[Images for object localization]
--
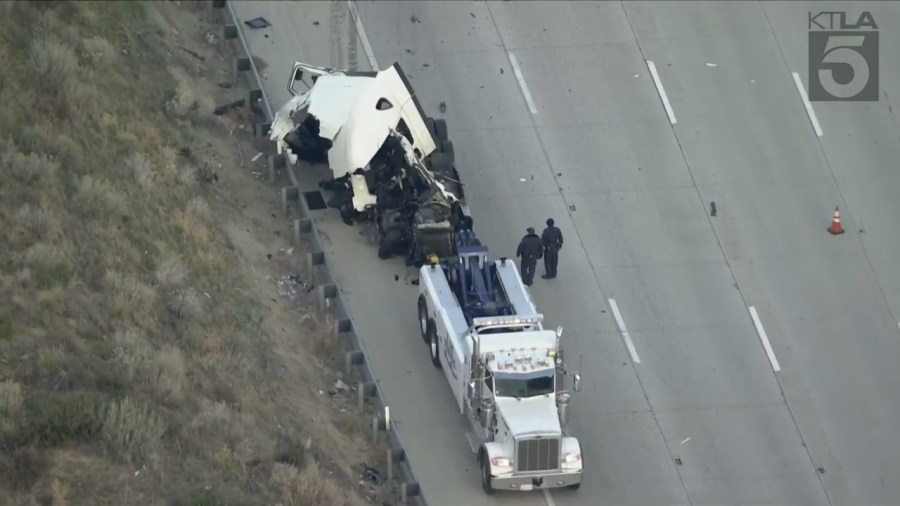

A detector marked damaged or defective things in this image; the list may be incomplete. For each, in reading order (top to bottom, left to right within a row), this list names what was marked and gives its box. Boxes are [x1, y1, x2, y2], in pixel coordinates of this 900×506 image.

exposed truck engine [268, 61, 468, 266]
wrecked white semi truck [268, 61, 468, 266]
crushed truck cab [268, 61, 468, 266]
wrecked white semi truck [270, 61, 588, 492]
exposed truck engine [416, 231, 584, 492]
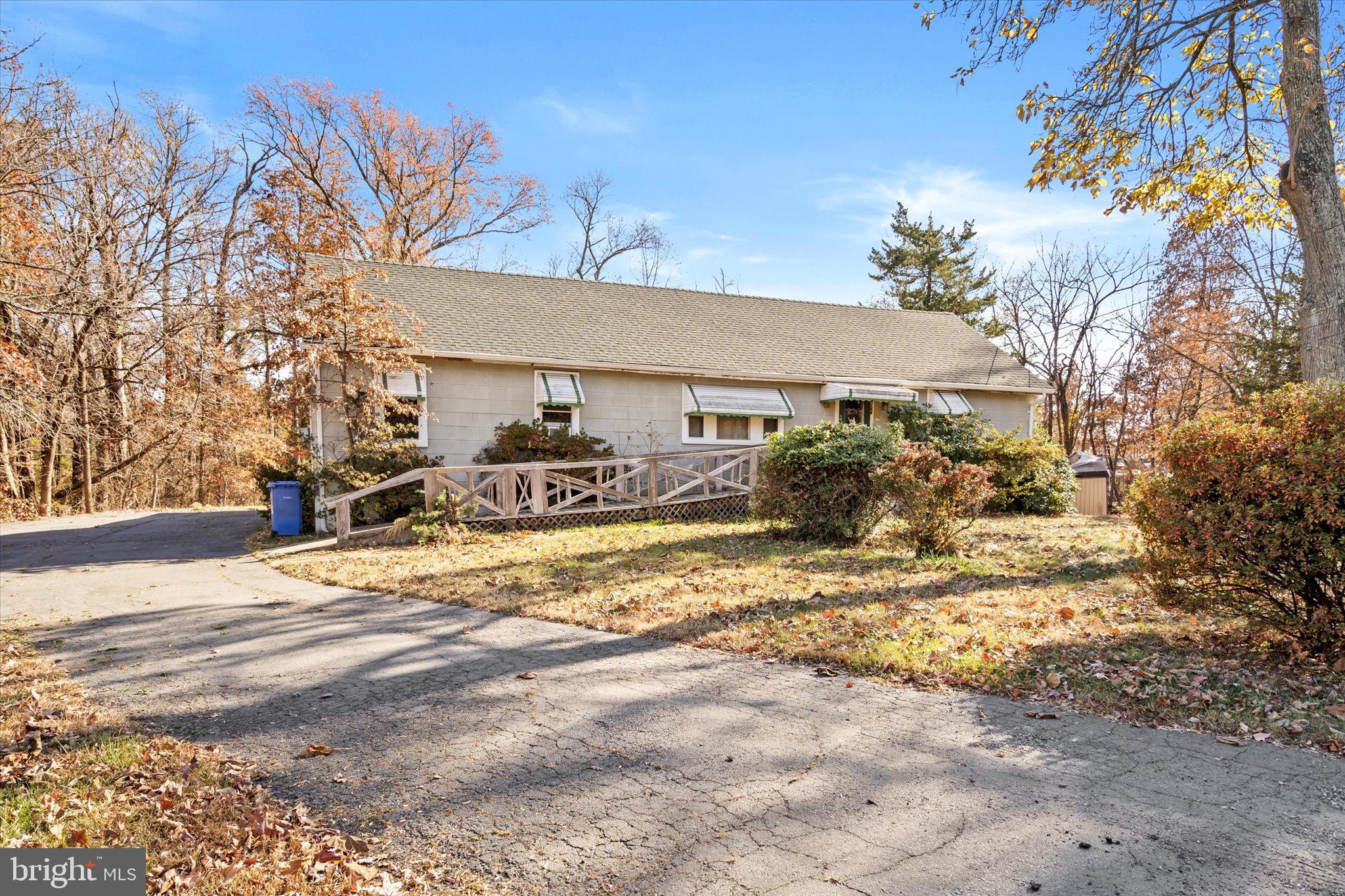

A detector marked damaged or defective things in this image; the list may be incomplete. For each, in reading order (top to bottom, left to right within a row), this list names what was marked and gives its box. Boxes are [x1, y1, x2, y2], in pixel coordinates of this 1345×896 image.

cracked asphalt driveway [3, 509, 1345, 893]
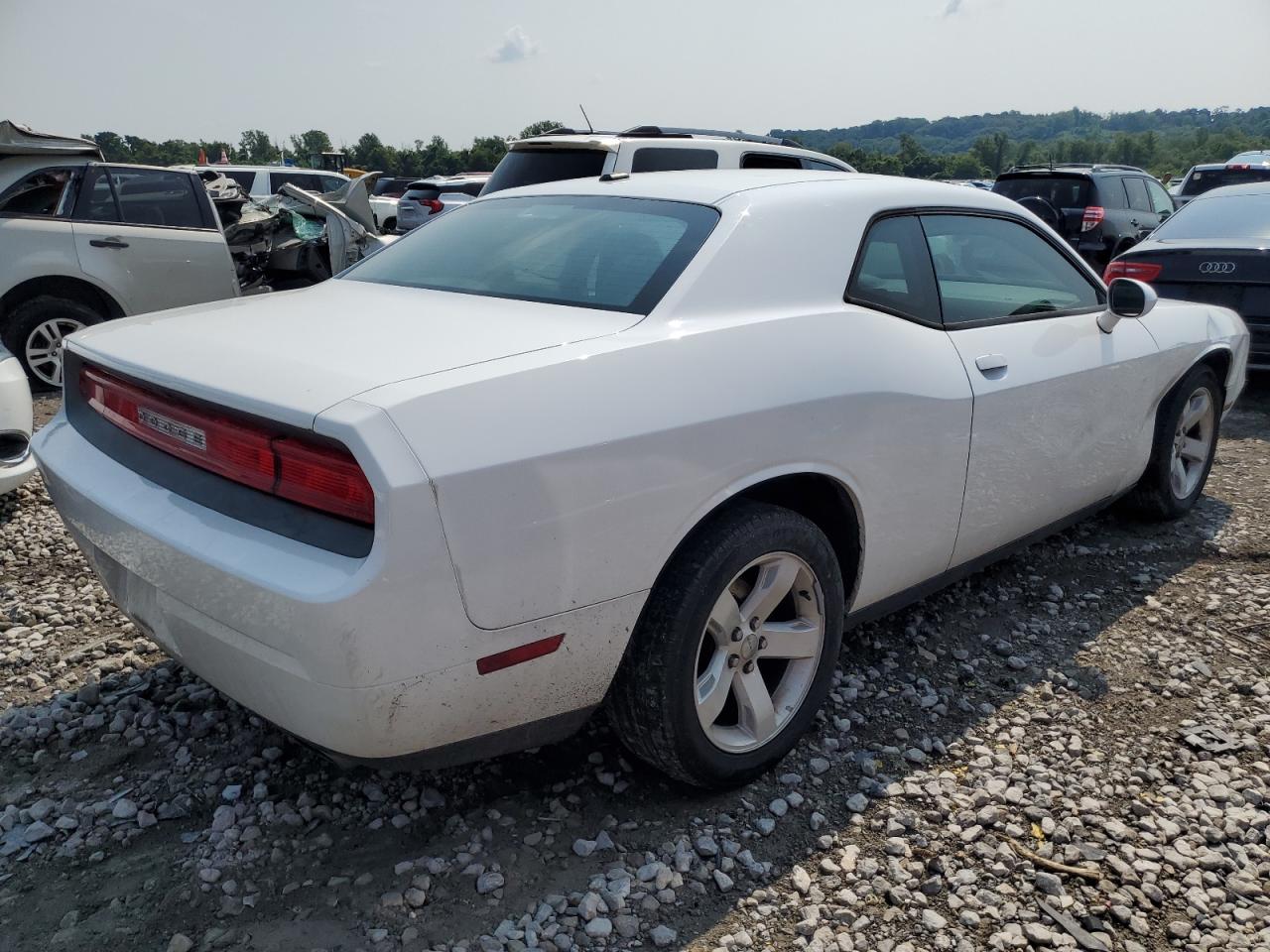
--
Please return exactly, and only, the lines from the one containing "this 1345×896 image." through the end of the records, with both end lines kept and every picture dropped.

(RESPONSE TO THIS EXERCISE):
A detector marked damaged or defective things in this image; the list may be incomplete. For each, in reading order (top to bottom, left to right within a row), this list names what was marked and gives its box. Boxes are [x1, y1, x2, y2], in pixel coordinates of this 1345×896 image.

cracked asphalt driveway [3, 509, 1345, 893]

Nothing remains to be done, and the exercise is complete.